Steven Sinofsky brings his writing talents to the masses
I had to chuckle this afternoon when Steven Sinofsky exploded upon the Internet with one of his missives describing the Windows 7 Team on the Engineering Windows 7 blog.
Steven has been blogging on the internal network since late 2006, and his blog posts have never been accused of being brief. In fact, I keep expecting him take his blog and publish it as a book (The Tao of SteveSi). It’s already over 300 pages long and about 140,000 words, so he’s got a great start.
Personally, I really appreciated the level of detail that Steven always went into about his process and his decisions when I was in that “Internet Explorer” feature team that he mentions in his list of Windows feature teams. In this respect, Steven raised the bar over his predecessors (and every other senior management that I’ve ever worked for, with or around).
Windows under VPs like Jim Allchin and Brian Valentine was a cowboy-culture – ambitious, technology-driven and always brought to the finish-line by blood, sweat and tears (to be fair, that included the VPs who didn’t spare themselves the long nights and hard work). This culture successfully delivered 6 or 7 releases of one of the largest and most successful software projects on the planet. But that couldn’t last. It was inevitable that the size of the project would outgrow this method of running a project.

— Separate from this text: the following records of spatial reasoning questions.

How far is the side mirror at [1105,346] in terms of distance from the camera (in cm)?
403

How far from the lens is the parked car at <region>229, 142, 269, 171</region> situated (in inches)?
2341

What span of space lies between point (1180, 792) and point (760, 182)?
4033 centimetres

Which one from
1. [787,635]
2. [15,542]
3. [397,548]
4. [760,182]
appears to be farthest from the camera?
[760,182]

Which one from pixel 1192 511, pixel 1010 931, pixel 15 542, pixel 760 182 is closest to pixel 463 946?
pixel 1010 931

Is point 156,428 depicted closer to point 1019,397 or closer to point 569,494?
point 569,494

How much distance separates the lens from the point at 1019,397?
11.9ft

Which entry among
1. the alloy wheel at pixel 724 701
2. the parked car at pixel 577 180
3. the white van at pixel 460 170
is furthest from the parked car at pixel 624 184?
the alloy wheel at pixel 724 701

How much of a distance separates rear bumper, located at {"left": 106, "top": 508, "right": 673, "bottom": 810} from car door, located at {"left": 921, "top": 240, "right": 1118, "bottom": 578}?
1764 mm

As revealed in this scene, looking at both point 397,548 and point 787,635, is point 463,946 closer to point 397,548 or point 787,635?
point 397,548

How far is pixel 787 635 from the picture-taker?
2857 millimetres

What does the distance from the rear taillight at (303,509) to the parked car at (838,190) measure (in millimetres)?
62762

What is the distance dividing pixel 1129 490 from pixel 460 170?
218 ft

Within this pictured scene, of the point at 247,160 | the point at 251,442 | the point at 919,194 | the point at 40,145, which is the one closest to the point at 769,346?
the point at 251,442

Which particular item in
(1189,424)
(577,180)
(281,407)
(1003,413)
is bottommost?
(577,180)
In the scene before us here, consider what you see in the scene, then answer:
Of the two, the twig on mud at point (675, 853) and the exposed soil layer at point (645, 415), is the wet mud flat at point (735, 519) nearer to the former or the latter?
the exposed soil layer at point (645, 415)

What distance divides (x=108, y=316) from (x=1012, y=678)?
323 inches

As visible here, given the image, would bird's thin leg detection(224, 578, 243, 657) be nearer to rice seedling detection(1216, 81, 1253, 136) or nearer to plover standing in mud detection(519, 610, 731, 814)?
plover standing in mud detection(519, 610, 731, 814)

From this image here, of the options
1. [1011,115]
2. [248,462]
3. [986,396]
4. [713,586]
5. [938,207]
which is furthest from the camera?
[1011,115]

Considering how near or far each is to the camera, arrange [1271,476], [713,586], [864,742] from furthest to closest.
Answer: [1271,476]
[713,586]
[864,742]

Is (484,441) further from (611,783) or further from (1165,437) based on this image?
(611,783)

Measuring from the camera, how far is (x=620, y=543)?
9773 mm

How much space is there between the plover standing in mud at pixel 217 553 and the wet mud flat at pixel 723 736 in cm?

Steven came to Windows from running the Office organization where he built a reputation for running a tight ship and getting the product out on time with the right set of features. Interestingly, from my standpoint outside of Office, I always saw the Office team as a team I’d never like to work on – it seemed stodgy where Windows seemed fluid; it seemed dictatorial where Windows seemed collaborative; it seemed boring where Windows seemed exciting.
Down in the troops, when Steven was named to take over Windows, there was, shall we say, trepidation. But Steven took the smart route. He spent the last few months of the Vista project quietly going around talking to people. And when he moved, he moved decisively – making sweeping organization changes that challenged the traditional structure of the Windows organization. Clearly, such changes might be difficult for the team to accept.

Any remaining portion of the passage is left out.